Over-interpretation of data, particularly with respect to therapeutic intervention, has prompted further skepticism toward experimental models. In mouse models, inhibiting or blocking cells, cytokines and immune pathways, often promoted as potential therapies, are carried out before onset of symptoms. Whilst these are valid approaches to dissect mechanisms of pathogenesis, they are not useful guides for treating human severe disease, where intervention usually is initiated only after onset of symptoms. Thus many adjunctive therapies for severe malaria that have been effective in mice have failed in human studies. Treatments of infected animals therefore need to parallel more appropriately the manner in which treatment is given to humans, and should be assessed for efficacy when started after the appearance of clinical signs. In addition, delivering adjunctive treatments in conjunction with other standard anti-malarial therapies, such as quinine, would better model therapy delivered to humans.

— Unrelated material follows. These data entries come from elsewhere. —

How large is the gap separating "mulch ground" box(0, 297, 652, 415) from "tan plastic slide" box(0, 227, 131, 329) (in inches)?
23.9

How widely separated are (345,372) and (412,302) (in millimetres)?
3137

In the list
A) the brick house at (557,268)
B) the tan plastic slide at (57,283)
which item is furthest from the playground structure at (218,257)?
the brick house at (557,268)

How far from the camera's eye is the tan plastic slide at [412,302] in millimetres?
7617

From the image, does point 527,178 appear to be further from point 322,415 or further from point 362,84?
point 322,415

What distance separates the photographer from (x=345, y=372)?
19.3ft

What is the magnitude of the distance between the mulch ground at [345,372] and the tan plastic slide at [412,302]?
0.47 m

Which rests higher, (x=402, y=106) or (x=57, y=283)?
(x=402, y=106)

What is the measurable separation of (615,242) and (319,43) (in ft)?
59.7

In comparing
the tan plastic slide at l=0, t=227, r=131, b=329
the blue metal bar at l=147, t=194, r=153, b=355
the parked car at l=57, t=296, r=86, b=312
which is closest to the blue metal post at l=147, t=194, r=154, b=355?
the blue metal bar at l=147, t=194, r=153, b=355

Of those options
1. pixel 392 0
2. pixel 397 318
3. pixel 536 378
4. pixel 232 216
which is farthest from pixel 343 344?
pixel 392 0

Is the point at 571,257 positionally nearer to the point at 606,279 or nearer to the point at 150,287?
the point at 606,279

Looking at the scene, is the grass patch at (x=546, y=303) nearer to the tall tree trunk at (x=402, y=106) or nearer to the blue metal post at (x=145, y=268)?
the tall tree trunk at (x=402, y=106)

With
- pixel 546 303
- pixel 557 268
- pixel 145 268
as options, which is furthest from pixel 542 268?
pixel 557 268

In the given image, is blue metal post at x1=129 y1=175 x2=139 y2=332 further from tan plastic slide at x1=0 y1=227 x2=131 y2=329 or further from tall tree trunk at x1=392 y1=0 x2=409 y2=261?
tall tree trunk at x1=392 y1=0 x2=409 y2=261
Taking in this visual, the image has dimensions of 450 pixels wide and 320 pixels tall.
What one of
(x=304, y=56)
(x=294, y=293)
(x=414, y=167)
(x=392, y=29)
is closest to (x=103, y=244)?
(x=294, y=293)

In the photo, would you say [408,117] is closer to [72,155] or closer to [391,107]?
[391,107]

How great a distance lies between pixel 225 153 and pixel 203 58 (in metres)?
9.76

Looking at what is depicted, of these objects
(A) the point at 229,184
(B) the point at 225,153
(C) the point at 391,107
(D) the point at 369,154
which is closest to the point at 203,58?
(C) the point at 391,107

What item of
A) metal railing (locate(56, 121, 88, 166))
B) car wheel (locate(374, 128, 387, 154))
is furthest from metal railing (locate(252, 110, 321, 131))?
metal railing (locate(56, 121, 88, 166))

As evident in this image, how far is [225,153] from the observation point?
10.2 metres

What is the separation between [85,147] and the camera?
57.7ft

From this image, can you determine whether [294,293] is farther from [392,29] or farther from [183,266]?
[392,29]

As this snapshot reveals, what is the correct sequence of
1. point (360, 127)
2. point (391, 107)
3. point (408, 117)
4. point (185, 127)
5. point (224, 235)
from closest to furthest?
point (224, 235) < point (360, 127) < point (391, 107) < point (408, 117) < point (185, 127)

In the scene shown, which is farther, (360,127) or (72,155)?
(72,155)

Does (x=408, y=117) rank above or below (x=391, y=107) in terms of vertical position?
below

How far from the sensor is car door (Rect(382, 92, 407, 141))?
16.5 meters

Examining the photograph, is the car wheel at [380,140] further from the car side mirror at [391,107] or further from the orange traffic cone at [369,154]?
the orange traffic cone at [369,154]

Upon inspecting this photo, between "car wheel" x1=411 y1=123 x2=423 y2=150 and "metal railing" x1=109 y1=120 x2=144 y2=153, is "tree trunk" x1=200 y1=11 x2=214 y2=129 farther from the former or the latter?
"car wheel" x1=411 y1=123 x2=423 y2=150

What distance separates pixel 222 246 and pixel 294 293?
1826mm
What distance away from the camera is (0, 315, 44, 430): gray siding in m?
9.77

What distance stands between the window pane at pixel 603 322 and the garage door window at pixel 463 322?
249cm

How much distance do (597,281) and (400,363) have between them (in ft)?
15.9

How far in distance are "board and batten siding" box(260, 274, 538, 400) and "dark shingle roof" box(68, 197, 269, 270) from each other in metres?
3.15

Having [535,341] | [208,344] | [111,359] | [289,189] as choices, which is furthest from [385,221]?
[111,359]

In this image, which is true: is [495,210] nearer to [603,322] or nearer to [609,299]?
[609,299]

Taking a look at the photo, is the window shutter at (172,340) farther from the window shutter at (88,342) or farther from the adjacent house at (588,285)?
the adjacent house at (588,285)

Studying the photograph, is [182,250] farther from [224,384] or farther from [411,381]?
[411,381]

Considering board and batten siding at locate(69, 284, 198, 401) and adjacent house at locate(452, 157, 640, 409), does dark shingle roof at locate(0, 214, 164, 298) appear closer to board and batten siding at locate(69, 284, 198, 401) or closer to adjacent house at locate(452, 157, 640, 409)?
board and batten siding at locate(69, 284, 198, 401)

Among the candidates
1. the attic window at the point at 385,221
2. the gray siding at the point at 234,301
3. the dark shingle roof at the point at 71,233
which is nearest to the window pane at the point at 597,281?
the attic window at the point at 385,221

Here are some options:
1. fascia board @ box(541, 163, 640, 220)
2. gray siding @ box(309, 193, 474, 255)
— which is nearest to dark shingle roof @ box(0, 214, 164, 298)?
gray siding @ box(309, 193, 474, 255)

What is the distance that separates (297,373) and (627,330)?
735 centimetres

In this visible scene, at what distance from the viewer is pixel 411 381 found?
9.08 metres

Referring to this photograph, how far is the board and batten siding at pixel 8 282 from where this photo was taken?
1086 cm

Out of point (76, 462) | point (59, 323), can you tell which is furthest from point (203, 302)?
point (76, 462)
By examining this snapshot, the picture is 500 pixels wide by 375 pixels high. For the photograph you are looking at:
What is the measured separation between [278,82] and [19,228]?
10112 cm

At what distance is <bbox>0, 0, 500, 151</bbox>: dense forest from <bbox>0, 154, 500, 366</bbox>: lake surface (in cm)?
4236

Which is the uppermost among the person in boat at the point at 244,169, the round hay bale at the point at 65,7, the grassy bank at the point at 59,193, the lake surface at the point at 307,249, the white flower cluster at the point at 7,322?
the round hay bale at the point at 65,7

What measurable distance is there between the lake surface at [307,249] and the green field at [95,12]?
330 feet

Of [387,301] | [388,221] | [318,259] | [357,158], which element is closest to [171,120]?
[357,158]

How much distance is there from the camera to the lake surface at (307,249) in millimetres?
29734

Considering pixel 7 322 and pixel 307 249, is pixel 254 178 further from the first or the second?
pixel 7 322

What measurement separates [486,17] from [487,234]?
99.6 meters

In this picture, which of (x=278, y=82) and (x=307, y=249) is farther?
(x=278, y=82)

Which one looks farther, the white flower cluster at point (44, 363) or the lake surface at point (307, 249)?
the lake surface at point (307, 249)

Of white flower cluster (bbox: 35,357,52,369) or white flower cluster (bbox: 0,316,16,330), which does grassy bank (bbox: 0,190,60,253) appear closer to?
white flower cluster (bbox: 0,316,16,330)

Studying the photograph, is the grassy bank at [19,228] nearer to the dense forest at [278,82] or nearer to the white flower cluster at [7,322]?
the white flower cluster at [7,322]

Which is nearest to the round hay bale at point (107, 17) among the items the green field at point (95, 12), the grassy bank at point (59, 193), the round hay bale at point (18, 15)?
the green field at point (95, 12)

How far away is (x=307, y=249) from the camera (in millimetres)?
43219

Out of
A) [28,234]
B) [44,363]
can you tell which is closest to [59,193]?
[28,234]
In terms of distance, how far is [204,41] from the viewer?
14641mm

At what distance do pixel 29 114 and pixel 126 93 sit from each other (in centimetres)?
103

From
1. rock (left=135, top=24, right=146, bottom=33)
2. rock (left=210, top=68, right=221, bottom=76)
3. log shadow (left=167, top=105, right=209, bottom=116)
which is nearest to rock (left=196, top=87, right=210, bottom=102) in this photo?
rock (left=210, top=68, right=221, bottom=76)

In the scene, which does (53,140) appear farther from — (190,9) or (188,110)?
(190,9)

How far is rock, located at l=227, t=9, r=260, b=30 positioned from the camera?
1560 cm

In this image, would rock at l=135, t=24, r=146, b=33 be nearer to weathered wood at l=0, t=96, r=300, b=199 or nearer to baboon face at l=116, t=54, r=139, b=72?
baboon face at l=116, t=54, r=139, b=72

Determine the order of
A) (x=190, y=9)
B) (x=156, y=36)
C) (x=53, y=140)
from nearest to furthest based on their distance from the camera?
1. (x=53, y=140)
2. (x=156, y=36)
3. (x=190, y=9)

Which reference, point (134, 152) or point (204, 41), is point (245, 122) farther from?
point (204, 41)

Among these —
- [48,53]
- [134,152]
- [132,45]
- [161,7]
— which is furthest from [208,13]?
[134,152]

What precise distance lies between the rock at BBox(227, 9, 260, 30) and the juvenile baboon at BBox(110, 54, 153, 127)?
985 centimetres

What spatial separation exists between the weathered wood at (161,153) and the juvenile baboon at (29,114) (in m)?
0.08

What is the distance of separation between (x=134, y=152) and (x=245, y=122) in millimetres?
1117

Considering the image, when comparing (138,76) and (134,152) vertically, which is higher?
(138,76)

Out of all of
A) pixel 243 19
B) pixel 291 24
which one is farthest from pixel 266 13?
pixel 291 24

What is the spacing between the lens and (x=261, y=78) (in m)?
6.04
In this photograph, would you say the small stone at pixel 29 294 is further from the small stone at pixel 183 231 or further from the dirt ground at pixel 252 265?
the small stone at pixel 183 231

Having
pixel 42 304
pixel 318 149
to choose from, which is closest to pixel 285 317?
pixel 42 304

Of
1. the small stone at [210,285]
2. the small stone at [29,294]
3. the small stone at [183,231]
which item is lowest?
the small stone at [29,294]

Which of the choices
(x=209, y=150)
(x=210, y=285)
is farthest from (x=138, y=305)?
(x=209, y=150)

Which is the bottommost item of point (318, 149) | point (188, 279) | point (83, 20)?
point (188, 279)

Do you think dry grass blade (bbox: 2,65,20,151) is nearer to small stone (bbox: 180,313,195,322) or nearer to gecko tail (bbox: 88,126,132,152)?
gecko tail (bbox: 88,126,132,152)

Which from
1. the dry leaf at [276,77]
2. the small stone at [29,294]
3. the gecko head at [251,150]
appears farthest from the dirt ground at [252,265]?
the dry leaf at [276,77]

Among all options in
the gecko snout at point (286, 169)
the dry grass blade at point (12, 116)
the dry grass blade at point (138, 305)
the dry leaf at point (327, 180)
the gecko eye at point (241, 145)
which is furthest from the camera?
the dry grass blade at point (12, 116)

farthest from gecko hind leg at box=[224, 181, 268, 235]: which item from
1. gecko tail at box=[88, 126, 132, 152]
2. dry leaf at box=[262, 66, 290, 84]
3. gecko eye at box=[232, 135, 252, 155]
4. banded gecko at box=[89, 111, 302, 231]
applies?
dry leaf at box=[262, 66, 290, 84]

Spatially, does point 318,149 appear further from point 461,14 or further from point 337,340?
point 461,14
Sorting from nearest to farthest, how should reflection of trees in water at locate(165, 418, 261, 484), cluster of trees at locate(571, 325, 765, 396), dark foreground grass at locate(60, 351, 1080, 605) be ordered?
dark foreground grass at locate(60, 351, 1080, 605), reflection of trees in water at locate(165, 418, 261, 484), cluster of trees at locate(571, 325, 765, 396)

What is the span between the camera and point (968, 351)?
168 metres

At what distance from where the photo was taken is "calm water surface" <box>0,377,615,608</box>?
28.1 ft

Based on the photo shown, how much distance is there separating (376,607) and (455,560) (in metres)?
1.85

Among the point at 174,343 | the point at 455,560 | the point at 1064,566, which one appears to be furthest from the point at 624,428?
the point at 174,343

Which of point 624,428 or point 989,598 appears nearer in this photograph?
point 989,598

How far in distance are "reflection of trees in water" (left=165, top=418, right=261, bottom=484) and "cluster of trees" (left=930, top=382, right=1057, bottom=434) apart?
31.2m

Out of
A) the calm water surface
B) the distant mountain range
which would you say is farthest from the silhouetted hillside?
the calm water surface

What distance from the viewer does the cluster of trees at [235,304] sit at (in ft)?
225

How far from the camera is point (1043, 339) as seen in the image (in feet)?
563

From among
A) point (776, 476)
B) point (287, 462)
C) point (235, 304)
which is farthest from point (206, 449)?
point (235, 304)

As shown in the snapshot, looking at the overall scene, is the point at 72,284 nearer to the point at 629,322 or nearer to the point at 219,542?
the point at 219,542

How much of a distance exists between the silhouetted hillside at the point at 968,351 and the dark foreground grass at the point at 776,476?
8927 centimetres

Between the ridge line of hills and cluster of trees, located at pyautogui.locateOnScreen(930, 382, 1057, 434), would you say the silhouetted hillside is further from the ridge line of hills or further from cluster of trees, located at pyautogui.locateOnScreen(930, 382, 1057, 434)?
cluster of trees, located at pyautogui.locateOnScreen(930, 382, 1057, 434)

The consensus of the Keystone attendees coalesced around the need to reconcile the opposing views of "no animal model replicates human malaria", and "animal models are always useful, or are the only approach possible to dissect mechanisms of immunity or immunopathology", in order to move research forward. Pierre Buffet (Paris) suggested that models should be selected that best reflect the particular human syndrome or response, and that similarities, differences and limitations of each model should always be described for each proposed application. Immune mechanisms and processes are more likely to have relevance for human malaria if they are verified in different experimental systems, with consistencies between several models, from mouse to primate. Proposed therapies should be examined when given after a syndrome has developed, and efforts should be made to examine these therapies in conjunction with other interventions typically given to treat humans with malaria.


Experimental and human studies must be closely linked so that they each inform the other. To this end, bringing together scientists who study human malaria with those who study experimental models to compare and contrast the details of each might be especially fruitful. These discussions can identify the areas where the models are currently known to be useful, and the areas for further study that might identify where the models are or are not appropriate.